What is required -> Output exactly the lines from the line with "position (in centimetres)?" through the end of the records below. Include nothing else.

╭─ Material

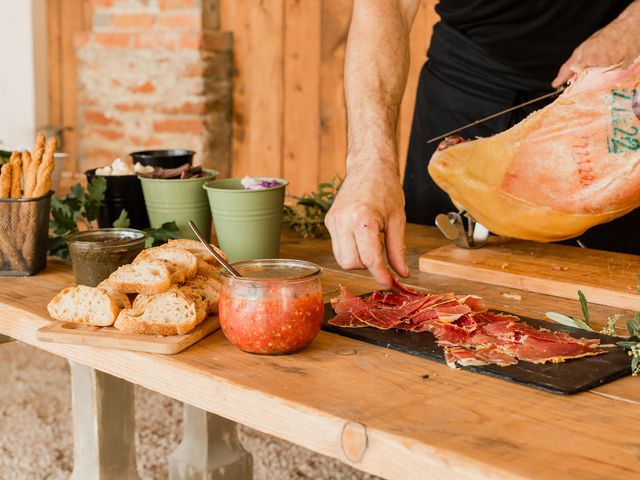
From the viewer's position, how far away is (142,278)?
119 cm

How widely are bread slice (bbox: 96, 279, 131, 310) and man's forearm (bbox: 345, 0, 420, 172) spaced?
44 centimetres

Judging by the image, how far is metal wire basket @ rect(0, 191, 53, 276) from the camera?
4.75 feet

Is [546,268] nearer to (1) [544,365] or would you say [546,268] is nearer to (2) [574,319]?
(2) [574,319]

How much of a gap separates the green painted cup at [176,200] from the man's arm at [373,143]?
29 cm

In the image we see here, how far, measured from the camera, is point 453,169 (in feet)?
5.24

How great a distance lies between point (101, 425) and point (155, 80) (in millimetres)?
2553

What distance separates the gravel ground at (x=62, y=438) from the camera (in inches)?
93.4

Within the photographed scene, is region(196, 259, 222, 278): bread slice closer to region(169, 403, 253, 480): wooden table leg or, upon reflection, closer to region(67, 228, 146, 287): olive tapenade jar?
region(67, 228, 146, 287): olive tapenade jar

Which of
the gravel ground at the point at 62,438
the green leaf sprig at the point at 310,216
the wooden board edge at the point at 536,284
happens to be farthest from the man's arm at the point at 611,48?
the gravel ground at the point at 62,438

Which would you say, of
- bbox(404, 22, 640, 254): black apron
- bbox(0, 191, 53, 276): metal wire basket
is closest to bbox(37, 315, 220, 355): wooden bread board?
bbox(0, 191, 53, 276): metal wire basket

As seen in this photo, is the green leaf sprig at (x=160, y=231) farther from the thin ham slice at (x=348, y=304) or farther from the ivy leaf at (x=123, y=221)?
the thin ham slice at (x=348, y=304)

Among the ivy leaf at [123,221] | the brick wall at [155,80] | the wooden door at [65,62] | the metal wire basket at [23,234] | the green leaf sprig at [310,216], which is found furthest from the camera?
the wooden door at [65,62]

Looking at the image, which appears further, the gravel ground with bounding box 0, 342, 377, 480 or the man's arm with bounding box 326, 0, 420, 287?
the gravel ground with bounding box 0, 342, 377, 480

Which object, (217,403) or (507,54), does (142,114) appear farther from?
(217,403)
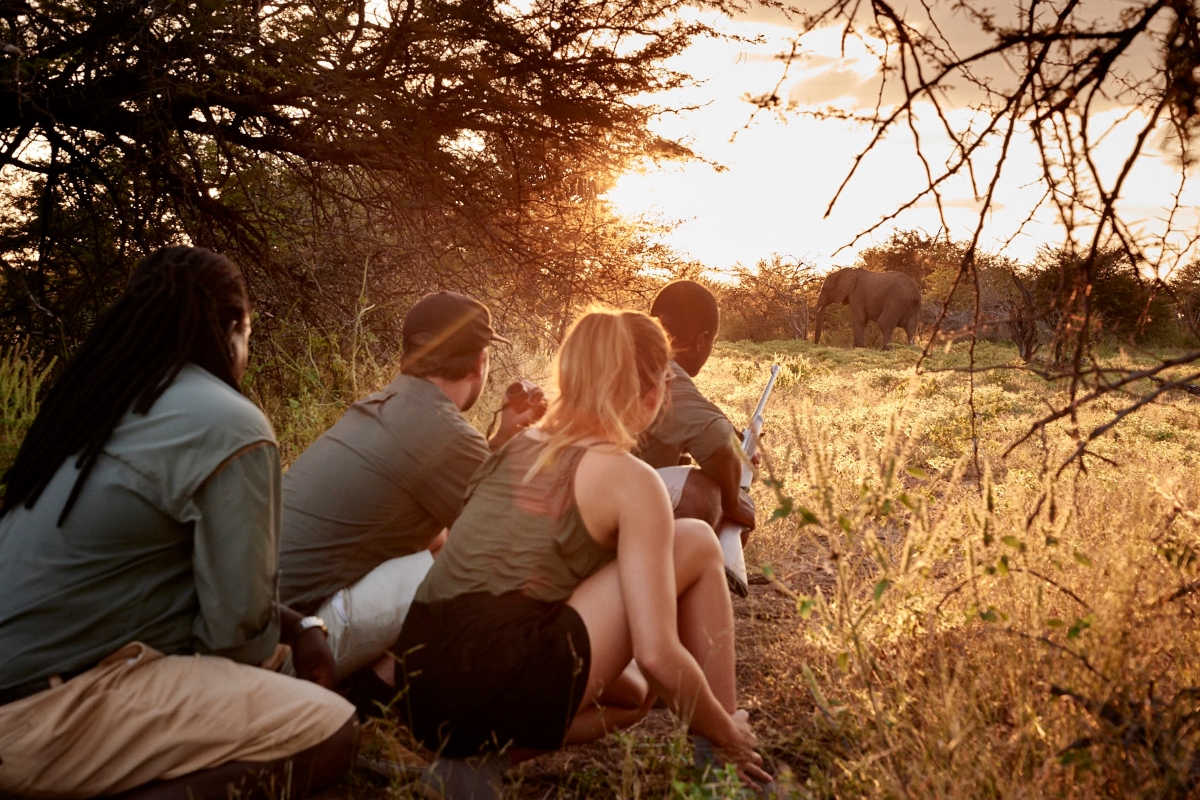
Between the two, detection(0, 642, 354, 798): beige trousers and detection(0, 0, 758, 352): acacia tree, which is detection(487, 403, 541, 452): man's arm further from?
detection(0, 0, 758, 352): acacia tree

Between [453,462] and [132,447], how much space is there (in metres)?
1.12

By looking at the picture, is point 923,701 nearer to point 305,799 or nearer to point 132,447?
point 305,799

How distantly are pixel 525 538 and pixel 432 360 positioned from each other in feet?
3.13

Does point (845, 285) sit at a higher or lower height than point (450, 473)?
higher

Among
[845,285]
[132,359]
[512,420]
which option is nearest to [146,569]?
[132,359]

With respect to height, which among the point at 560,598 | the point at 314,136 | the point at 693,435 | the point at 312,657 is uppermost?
the point at 314,136

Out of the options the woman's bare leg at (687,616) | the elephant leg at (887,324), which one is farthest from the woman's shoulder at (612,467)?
the elephant leg at (887,324)

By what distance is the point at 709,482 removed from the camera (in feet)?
12.8

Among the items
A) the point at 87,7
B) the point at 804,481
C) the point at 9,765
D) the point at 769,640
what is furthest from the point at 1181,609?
the point at 87,7

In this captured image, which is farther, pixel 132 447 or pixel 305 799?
pixel 305 799

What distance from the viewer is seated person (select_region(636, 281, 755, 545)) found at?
149 inches

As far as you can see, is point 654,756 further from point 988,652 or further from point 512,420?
point 512,420

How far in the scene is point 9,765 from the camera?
2080mm

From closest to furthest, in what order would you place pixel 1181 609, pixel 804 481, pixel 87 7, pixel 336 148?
pixel 1181 609 < pixel 87 7 < pixel 804 481 < pixel 336 148
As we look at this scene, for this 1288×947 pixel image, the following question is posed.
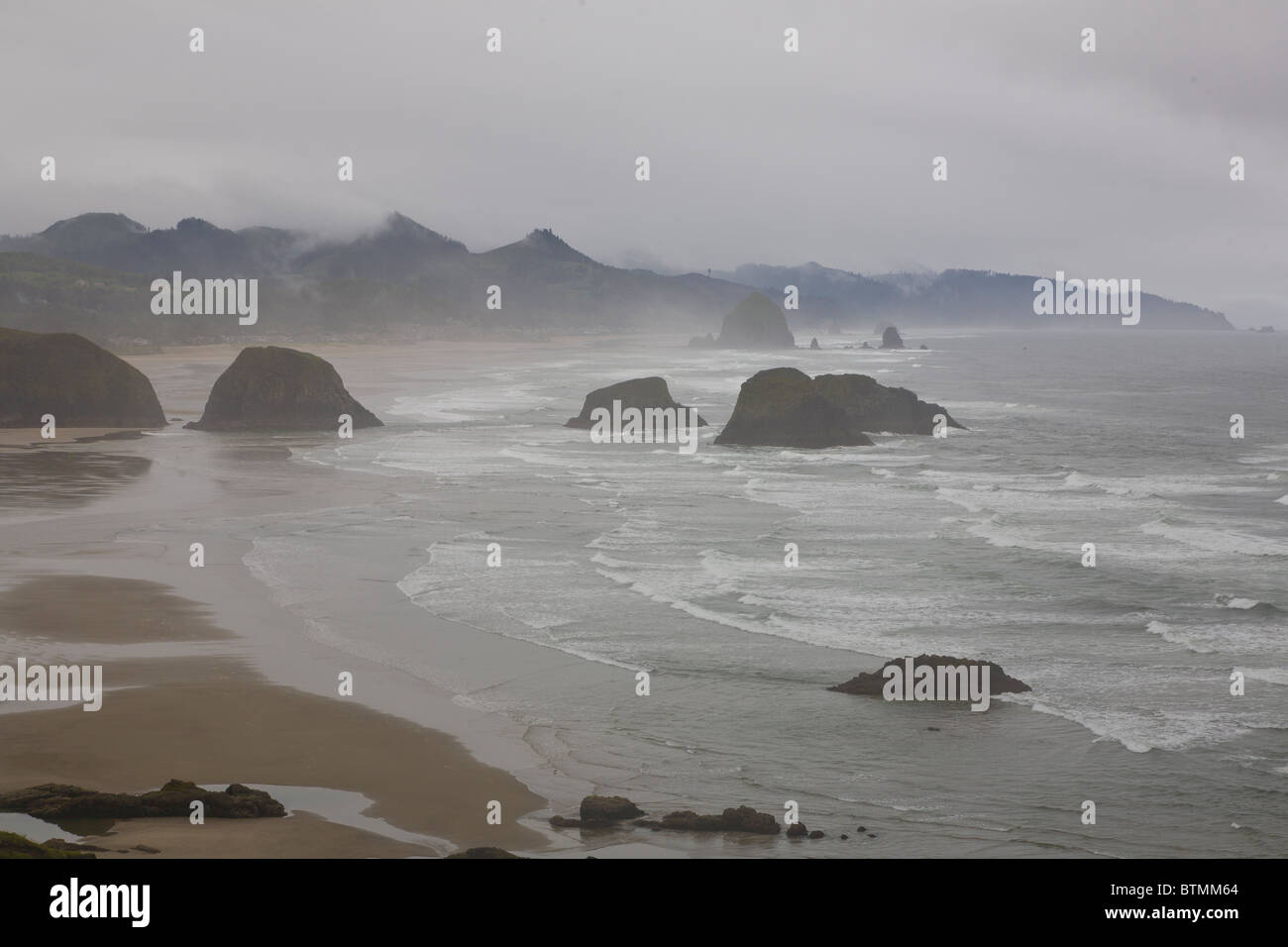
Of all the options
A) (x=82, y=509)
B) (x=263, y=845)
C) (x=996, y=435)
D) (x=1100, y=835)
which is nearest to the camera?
(x=263, y=845)

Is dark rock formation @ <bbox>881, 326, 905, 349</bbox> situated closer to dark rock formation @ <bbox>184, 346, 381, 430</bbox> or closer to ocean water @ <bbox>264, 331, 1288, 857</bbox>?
ocean water @ <bbox>264, 331, 1288, 857</bbox>

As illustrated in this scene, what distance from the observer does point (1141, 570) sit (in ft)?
84.7

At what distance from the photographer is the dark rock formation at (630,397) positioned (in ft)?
187

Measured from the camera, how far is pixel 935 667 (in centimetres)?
1686

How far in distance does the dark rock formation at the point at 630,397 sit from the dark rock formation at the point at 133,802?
45.5 meters

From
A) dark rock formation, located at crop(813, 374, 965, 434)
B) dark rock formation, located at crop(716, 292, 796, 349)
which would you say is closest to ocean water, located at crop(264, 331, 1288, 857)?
dark rock formation, located at crop(813, 374, 965, 434)

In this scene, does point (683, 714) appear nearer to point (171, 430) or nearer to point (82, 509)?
point (82, 509)

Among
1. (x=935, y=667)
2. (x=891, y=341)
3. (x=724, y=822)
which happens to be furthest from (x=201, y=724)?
(x=891, y=341)

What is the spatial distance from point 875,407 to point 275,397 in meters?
25.1

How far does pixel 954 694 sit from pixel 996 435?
43.4 meters

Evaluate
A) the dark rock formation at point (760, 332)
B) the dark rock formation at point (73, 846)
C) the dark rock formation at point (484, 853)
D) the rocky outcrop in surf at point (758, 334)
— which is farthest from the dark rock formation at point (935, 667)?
the dark rock formation at point (760, 332)

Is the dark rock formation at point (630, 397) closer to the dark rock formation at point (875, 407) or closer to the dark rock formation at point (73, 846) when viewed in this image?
the dark rock formation at point (875, 407)
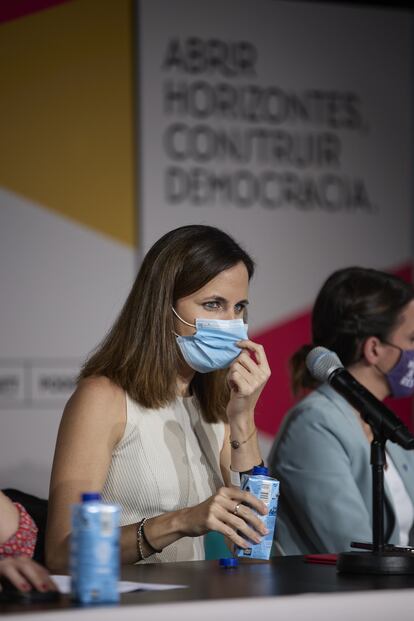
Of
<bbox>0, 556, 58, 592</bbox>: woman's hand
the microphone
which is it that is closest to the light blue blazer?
the microphone

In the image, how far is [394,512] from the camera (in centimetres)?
310

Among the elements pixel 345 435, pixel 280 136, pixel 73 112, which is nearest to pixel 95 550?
pixel 345 435

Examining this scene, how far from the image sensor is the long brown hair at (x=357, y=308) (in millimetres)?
3354

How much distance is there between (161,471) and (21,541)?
702 mm

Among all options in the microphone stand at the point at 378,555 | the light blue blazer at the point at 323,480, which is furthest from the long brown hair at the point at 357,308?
the microphone stand at the point at 378,555

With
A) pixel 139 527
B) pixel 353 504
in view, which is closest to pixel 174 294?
pixel 139 527

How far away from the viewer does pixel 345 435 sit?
3.12 m

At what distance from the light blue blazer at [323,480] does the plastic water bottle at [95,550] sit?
4.83 feet

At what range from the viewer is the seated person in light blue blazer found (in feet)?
9.77

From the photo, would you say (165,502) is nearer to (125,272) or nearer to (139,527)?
(139,527)

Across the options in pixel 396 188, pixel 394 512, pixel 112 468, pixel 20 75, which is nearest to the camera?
pixel 112 468

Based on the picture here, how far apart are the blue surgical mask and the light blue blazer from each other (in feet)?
1.87

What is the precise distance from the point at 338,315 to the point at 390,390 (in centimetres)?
32

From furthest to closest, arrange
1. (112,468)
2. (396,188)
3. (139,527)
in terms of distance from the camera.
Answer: (396,188), (112,468), (139,527)
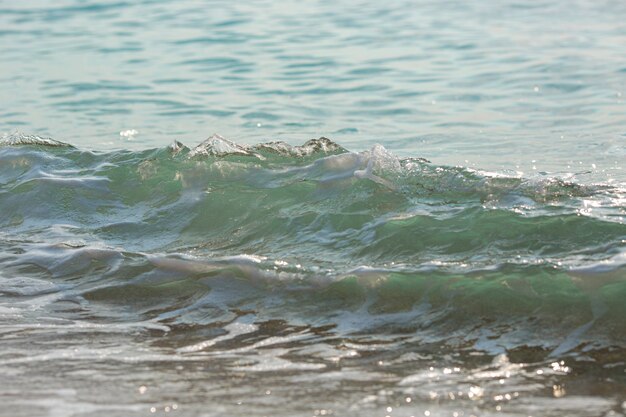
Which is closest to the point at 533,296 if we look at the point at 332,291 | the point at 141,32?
the point at 332,291

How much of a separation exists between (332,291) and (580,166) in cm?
297

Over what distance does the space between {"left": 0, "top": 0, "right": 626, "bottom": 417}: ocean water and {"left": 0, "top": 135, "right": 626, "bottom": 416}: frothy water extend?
0.05 ft

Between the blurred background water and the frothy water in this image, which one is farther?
the blurred background water

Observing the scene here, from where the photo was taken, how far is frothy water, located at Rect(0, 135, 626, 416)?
3.45 metres

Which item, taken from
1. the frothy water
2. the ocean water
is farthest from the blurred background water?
the frothy water

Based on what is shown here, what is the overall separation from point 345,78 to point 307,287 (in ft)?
21.0

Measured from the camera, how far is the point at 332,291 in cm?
456

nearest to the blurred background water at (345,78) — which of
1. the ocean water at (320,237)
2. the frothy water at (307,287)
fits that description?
the ocean water at (320,237)

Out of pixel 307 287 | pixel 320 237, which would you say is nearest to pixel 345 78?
pixel 320 237

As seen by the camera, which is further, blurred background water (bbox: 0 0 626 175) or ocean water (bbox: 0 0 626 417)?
blurred background water (bbox: 0 0 626 175)

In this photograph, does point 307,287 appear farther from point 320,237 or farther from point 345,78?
point 345,78

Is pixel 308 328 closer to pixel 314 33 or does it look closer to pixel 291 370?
pixel 291 370

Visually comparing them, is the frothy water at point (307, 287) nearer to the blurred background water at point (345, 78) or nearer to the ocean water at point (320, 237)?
the ocean water at point (320, 237)

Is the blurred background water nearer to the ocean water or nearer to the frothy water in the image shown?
the ocean water
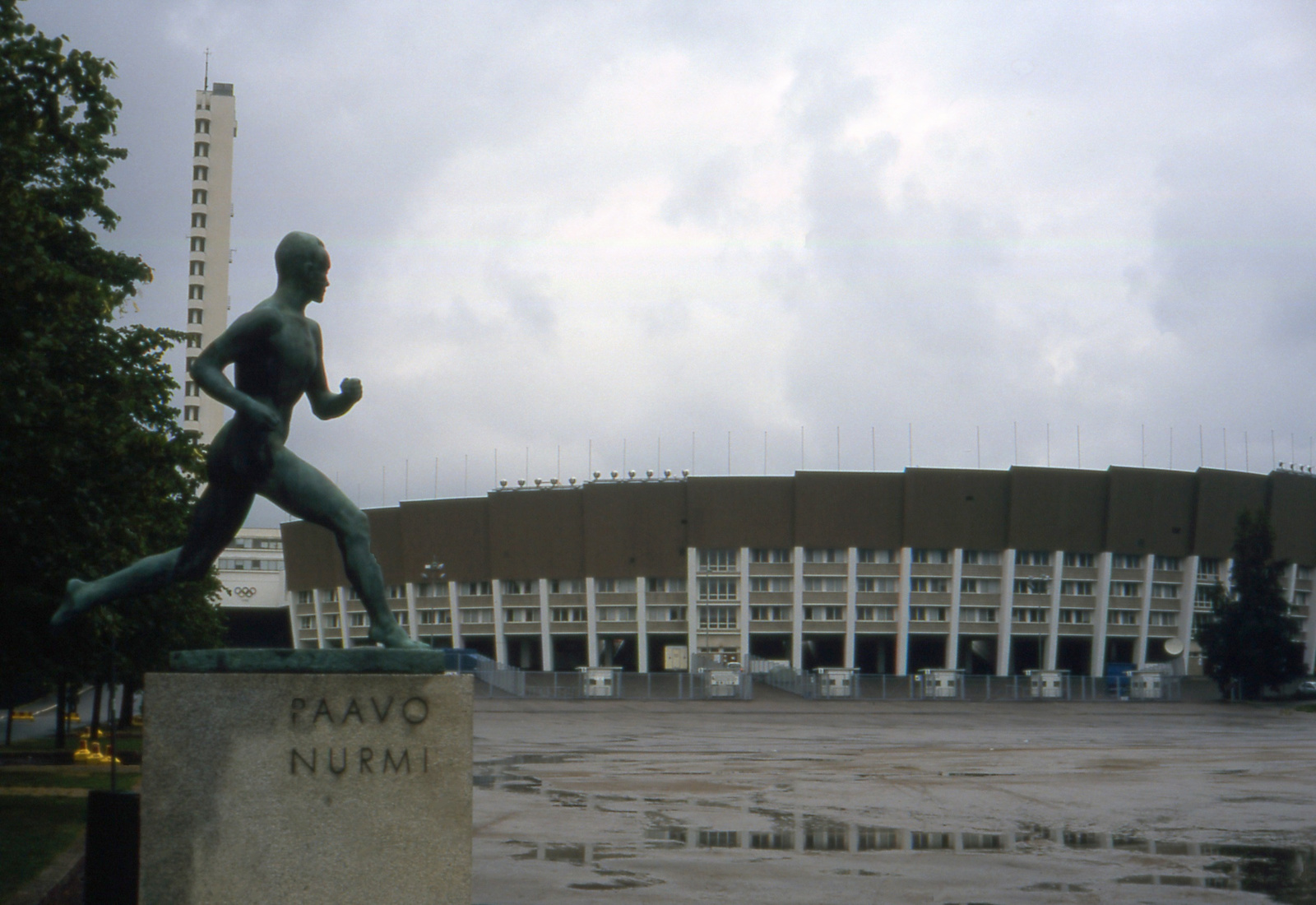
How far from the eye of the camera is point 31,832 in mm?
13805

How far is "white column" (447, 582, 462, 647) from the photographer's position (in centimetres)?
9944

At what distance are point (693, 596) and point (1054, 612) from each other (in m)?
24.8

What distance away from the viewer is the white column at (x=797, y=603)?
89875 millimetres

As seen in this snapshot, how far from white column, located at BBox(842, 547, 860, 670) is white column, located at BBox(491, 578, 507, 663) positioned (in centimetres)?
2513

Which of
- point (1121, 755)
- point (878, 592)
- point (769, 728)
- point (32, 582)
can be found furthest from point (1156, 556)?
point (32, 582)

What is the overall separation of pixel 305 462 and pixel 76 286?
801cm

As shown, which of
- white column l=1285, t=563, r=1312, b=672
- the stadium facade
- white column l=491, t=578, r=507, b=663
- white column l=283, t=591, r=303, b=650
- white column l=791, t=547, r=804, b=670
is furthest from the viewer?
white column l=283, t=591, r=303, b=650

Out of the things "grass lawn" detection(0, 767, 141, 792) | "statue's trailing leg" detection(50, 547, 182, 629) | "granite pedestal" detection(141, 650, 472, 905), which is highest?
"statue's trailing leg" detection(50, 547, 182, 629)

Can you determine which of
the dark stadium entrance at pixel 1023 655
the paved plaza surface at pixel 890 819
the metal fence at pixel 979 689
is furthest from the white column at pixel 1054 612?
the paved plaza surface at pixel 890 819

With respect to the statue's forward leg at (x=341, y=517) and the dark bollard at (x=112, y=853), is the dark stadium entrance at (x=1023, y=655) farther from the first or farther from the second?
the statue's forward leg at (x=341, y=517)

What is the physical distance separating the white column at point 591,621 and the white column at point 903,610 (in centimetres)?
2113

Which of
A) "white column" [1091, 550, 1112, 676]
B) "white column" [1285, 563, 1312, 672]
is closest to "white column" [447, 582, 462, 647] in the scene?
"white column" [1091, 550, 1112, 676]

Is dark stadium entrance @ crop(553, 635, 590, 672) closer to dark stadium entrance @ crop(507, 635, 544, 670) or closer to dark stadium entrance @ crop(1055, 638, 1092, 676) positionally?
dark stadium entrance @ crop(507, 635, 544, 670)

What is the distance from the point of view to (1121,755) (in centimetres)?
2653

╰─

Output below ->
How far is "white column" (447, 582, 462, 647) from the photographer's position (in centimetres)?
9944

At what distance are point (693, 596) and point (1054, 612) from each other (in m)?
24.8

What distance away from the viewer is the white column at (x=797, y=603)?
89875 millimetres

As seen in this snapshot, how far from white column, located at BBox(842, 547, 860, 670) is white column, located at BBox(491, 578, 507, 663) positioned (in centimetres)?
2513

Which of
- point (1121, 755)
- point (878, 592)
- point (769, 728)
- point (32, 582)
can be found furthest from point (1156, 556)?
point (32, 582)

What is the overall separation of pixel 305 462 and pixel 76 286?
801cm

As shown, which of
- white column l=1285, t=563, r=1312, b=672
- the stadium facade
- white column l=491, t=578, r=507, b=663
- white column l=283, t=591, r=303, b=650
- white column l=791, t=547, r=804, b=670
is furthest from the viewer?
white column l=283, t=591, r=303, b=650

Out of the things "grass lawn" detection(0, 767, 141, 792) | "statue's trailing leg" detection(50, 547, 182, 629) | "granite pedestal" detection(141, 650, 472, 905), which is highest?
"statue's trailing leg" detection(50, 547, 182, 629)

Can you determine which of
the dark stadium entrance at pixel 1023 655
the paved plaza surface at pixel 890 819
the metal fence at pixel 979 689
is furthest from the white column at pixel 1054 612?
the paved plaza surface at pixel 890 819

With respect to the statue's forward leg at (x=341, y=517) and the dark bollard at (x=112, y=853), is the dark stadium entrance at (x=1023, y=655) farther from the first or farther from the second?
the statue's forward leg at (x=341, y=517)

What is the physical distance separating the white column at point 591,621 and the white column at point 903,610 (in centimetres)?
2113

Which of
A) "white column" [1091, 550, 1112, 676]
B) "white column" [1285, 563, 1312, 672]
is closest to "white column" [447, 582, 462, 647] in the scene?
"white column" [1091, 550, 1112, 676]

Is dark stadium entrance @ crop(553, 635, 590, 672) closer to dark stadium entrance @ crop(507, 635, 544, 670) or closer to dark stadium entrance @ crop(1055, 638, 1092, 676) positionally?
dark stadium entrance @ crop(507, 635, 544, 670)

What is the distance from the point of view to (1121,755) (in centimetres)?
2653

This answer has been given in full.